--- Supplied text ---
Events in the year 1972 in Afghanistan.

Incumbents 
 Monarch - Mohammed Zahir Shah
 Prime Minister - Abdul Zahir (until November 12), Mohammad Musa Shafiq (starting November 19)

Domestic politics are overshadowed by economic hardship resulting from the worst drought the country has ever experienced. The lack of rain over large areas in 1971 has decimated the sheep population, which constitute the principal source of protein for a meat-eating nation; food crops also suffered severely. The year 1972 brings little relief, and the flow of people into Pakistan and Iran in quest of food continues. Both these countries again respond generously to the government's appeal for external assistance, and later in the year UN agencies give substantial help. Even so, by the fall the situation in some provinces, particularly Ghor, becomes desperate. Some 50,000-100,000 people, many of them women and children, face starvation. At this juncture, the UN Children's Emergency Fund rushes food, medicine, and clothing to the distressed area, and many people who would otherwise have perished are kept alive. The king and his government work tirelessly to overcome the national emergency, but the country's resources are still limited, communication with many outlying regions is not easy, and effective relief work is handicapped by local traditions of autonomy. One bright spot is the growing importance of the tourist industry. Foreign travelers naturally follow the excellent roads, constructed mainly with Soviet and U.S. help, that link the major cities, and are little tempted to go beyond the direct overland route from Europe to India and Nepal, in which Afghanistan is an essential link. Thus they are little affected by the distress in the outlying areas, and the foreign exchange that they bring into the country proves invaluable to the government. In foreign affairs Afghanistan's traditional policy of neutrality is strictly observed, and relations with all its neighbours remain friendly. No attempt is made to take advantage of Pakistan's difficulties, but, at the same time, economic and cultural contacts with India continue.
---
Directions for this task. Can you update the text on Afghanistan in 1972, rewriting it from "Events in the" through "(starting November 19)" with "Monarch" replaced by "King"?
--- Given records ---
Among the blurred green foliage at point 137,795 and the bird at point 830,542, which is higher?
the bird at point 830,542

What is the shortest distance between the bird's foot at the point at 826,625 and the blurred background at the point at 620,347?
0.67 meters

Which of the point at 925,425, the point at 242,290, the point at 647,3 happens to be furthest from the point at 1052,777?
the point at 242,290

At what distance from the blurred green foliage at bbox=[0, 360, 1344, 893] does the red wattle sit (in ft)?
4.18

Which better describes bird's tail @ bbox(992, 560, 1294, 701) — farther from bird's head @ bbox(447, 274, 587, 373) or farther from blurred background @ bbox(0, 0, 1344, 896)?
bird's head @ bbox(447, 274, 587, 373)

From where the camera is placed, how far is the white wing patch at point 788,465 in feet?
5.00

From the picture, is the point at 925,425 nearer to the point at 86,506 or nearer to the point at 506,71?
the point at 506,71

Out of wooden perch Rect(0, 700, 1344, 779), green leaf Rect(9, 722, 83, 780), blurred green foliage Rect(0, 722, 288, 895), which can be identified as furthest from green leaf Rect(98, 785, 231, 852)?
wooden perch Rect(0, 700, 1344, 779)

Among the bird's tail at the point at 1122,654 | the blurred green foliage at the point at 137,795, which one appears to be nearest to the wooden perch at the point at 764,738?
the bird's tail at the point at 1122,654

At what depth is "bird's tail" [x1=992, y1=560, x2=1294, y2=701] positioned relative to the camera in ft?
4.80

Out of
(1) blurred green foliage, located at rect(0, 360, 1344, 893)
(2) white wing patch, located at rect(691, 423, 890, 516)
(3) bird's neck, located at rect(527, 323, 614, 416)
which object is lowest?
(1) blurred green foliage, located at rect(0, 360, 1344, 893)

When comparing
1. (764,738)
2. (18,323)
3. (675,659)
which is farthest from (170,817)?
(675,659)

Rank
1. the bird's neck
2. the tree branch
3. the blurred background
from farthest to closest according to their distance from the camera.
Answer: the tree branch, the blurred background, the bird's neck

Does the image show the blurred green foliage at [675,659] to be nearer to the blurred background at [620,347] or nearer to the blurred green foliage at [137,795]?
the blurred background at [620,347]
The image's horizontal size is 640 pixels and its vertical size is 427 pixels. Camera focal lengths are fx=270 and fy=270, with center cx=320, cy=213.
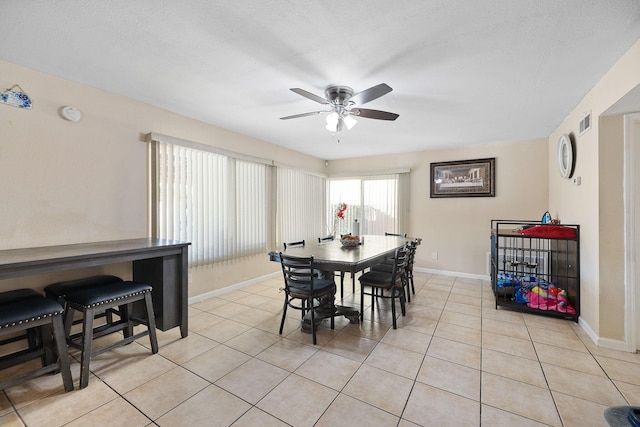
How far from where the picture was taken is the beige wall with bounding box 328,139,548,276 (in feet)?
14.2

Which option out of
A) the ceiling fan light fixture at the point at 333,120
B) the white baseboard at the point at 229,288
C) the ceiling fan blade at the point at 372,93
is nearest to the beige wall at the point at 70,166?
the white baseboard at the point at 229,288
---
Expected answer.
Events in the year 1972 in Afghanistan.

Incumbents 
 King - Mohammed Zahir Shah
 Prime Minister - Abdul Zahir (until November 12), Mohammad Musa Shafiq (starting November 19)